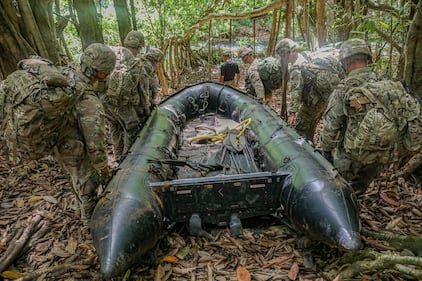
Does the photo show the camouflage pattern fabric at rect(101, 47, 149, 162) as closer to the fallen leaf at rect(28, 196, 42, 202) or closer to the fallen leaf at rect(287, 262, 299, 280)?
the fallen leaf at rect(28, 196, 42, 202)

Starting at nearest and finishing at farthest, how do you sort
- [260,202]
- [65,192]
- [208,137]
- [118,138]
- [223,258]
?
1. [223,258]
2. [260,202]
3. [65,192]
4. [208,137]
5. [118,138]

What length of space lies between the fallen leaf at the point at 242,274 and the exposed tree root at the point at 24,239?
192 cm

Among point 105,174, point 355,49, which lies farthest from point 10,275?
point 355,49

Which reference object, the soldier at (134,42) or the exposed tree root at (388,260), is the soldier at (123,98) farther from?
the exposed tree root at (388,260)

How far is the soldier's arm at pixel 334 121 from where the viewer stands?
3.33 meters

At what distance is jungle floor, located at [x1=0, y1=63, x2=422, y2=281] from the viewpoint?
2.73m

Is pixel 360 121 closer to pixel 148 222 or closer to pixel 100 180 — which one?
pixel 148 222

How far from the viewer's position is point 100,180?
3.51 m

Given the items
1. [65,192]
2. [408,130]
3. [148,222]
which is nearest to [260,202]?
[148,222]

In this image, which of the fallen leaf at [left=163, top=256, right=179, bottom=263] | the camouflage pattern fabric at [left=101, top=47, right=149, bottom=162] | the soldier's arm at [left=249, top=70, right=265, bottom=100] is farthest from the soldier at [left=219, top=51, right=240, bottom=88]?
the fallen leaf at [left=163, top=256, right=179, bottom=263]

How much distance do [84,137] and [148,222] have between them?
105 cm

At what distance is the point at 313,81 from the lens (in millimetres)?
4750

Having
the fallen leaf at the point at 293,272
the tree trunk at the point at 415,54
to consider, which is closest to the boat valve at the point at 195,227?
the fallen leaf at the point at 293,272

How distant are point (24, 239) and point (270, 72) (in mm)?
4728
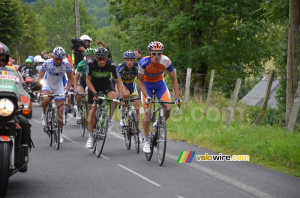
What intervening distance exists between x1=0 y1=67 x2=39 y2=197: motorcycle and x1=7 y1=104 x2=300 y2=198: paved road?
1.83 feet

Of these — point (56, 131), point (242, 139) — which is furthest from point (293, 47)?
point (56, 131)

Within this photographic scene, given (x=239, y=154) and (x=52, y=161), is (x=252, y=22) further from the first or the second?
(x=52, y=161)

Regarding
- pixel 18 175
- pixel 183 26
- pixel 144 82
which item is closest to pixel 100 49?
pixel 144 82

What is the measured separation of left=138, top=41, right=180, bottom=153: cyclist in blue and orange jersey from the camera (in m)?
9.91

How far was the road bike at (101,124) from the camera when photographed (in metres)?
10.3

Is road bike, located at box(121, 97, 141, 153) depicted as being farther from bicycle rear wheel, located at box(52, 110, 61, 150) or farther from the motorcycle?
the motorcycle

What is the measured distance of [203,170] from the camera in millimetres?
9062

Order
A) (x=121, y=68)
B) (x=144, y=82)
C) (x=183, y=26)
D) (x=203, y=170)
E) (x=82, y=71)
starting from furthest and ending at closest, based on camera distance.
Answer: (x=183, y=26) → (x=82, y=71) → (x=121, y=68) → (x=144, y=82) → (x=203, y=170)

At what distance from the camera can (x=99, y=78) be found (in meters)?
11.2

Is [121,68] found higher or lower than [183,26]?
lower

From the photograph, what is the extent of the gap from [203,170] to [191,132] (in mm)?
4432

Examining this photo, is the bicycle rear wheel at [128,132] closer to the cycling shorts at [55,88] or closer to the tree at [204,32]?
the cycling shorts at [55,88]

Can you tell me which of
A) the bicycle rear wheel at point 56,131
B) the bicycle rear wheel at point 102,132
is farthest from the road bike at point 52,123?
the bicycle rear wheel at point 102,132

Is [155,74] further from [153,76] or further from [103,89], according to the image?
[103,89]
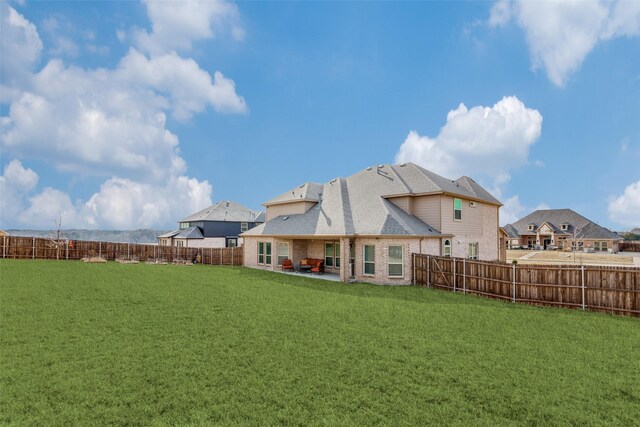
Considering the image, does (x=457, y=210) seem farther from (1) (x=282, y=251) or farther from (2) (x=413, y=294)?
(1) (x=282, y=251)

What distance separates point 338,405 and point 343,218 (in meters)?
15.8

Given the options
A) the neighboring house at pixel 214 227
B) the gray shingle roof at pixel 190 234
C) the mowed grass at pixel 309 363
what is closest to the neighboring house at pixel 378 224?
the mowed grass at pixel 309 363

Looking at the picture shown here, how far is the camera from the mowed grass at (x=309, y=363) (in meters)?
5.21

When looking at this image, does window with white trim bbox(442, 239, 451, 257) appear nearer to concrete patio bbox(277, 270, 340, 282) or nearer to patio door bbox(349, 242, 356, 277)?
patio door bbox(349, 242, 356, 277)

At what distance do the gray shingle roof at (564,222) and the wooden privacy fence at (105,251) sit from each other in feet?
188

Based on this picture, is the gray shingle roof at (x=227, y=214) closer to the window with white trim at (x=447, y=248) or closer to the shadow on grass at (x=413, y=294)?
the shadow on grass at (x=413, y=294)

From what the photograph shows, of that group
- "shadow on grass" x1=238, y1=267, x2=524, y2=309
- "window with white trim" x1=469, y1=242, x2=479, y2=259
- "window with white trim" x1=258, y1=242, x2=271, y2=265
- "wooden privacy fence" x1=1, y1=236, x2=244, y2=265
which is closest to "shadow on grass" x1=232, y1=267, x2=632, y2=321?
"shadow on grass" x1=238, y1=267, x2=524, y2=309

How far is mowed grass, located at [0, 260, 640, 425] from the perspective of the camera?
521 centimetres

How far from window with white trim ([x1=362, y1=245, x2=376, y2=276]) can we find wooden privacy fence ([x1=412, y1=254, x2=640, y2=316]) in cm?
412

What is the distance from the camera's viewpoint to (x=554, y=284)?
1286 cm

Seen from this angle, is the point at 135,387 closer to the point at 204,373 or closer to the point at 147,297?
the point at 204,373

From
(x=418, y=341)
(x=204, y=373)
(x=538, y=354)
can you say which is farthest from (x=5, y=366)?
(x=538, y=354)

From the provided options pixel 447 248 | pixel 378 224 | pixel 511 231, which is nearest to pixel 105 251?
pixel 378 224

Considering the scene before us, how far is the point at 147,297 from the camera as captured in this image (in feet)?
44.3
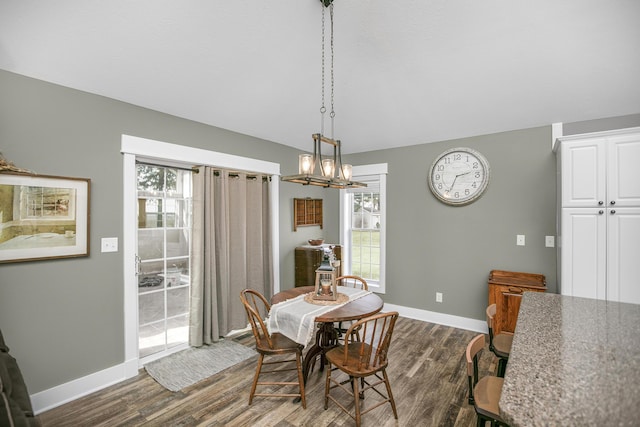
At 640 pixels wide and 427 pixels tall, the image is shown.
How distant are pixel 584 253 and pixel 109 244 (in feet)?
14.4

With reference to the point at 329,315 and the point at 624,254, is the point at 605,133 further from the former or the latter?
the point at 329,315

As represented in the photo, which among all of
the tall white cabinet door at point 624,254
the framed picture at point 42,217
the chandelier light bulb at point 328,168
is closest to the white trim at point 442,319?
the tall white cabinet door at point 624,254

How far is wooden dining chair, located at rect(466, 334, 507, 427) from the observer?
131cm

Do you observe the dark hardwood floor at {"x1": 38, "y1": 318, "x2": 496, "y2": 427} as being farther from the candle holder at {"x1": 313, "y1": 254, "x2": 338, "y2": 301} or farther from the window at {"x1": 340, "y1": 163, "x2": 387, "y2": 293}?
the window at {"x1": 340, "y1": 163, "x2": 387, "y2": 293}

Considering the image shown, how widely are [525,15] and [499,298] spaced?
2.76 m

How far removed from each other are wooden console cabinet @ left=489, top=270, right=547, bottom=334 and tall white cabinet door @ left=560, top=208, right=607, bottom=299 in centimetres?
35

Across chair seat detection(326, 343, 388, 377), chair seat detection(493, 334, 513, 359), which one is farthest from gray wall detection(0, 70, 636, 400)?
chair seat detection(326, 343, 388, 377)

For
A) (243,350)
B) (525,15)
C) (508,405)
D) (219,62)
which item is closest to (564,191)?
(525,15)

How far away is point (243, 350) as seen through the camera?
3.21m

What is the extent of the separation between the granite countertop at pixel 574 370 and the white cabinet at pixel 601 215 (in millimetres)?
1250

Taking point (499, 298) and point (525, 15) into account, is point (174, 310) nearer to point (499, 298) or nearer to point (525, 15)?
point (499, 298)

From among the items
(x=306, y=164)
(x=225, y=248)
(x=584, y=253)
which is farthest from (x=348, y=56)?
(x=584, y=253)

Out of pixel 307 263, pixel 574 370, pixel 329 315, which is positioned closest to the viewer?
pixel 574 370

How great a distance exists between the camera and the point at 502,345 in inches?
77.5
⁂
Given problem
Rewrite the records as a numbered list, from the line containing "From among the items" through the end of the records, both ends included, leaving out blank lines.

Result
1. From among the items
2. (x=306, y=164)
3. (x=225, y=248)
4. (x=584, y=253)
5. which is farthest from (x=348, y=56)?
6. (x=584, y=253)
7. Out of pixel 307 263, pixel 574 370, pixel 329 315, which is positioned closest to the viewer?
8. pixel 574 370
9. How great a distance exists between the camera and the point at 502,345 in inches?
10. 77.5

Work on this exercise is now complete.